When I plot the predicted fit, it is clear that the model has overfit the data (observed data points are superimposed in black). I tried different parameters (choice of smoother, smoothing parameter estimation method, and gam.control options such as epsilon, maxit, mgcv.tole, etc.) but have not been able to fix this issue. I would appreciate your help!

plot(t.pred, fit.pred, type="l", lwd=2, col="red")  
points(time, data)

Overfit model
I'm also including a trellis plot of raw data, where observations are connected by lines, suggesting the correct trend for the fit.
RawData

Best Answer

The problem is what you mean by 'smooth' here. If you really want a curve that is smooth w.r.t. time and passes through the spike in the data at time 1 then it will have to vary enormously on the y scale. But in reality smoothness on a transformed time scale is probably what is wanted here. For example if we assume smoothness on the 4th root of time scale then the plots look much more like what you probably wanted (I've used uneven spacing for t.pred to make sure the rapidly varying region is well represented)...

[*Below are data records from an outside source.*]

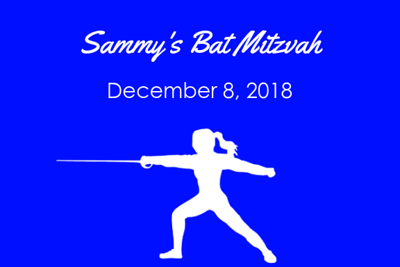 Sammy's Bat Mitzvah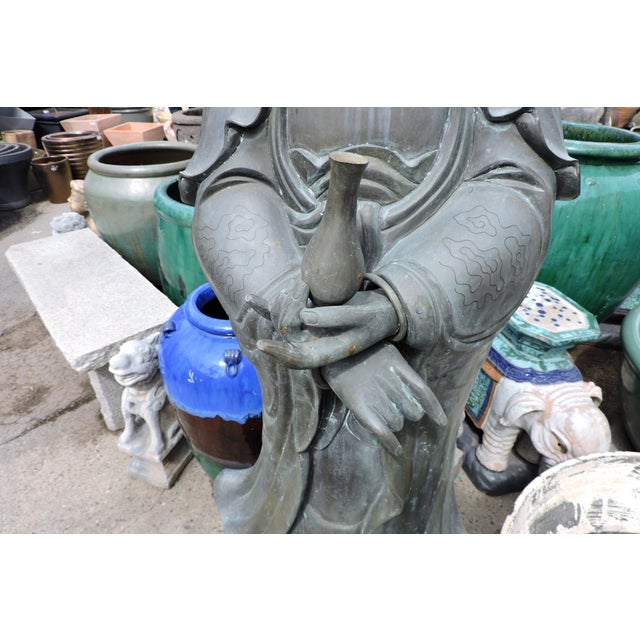 Late 19th Century Immaculate Bronze Statue of Quan Yin, the Goddess of Mercy and Compassion For Sale - Image 5 of 9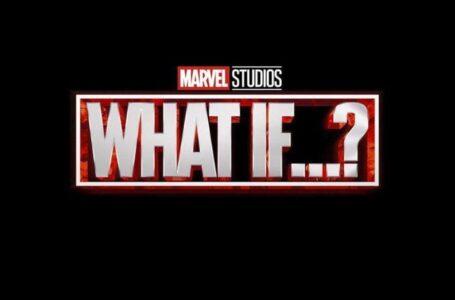 What If…?: Il trailer ufficiale dell'avvincente serie Marvel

fit <- gam(data ~ s(I(time^.25), k=6, bs="cr") + s(subject, bs="re") + 
s(time, subject, bs="re"),family=gaussian(), method="REML")  

t.pred <- seq(0,2160^.25,length.out=2000)^4 
fit.pred <- predict(fit, newdata=data.frame(time=t.pred,subject="C"),
type="response",exclude=c("s(subject)","s(time,subject)"), se.fit=F)  
plot(time,data)
lines(t.pred, fit.pred,lwd=2,col="red")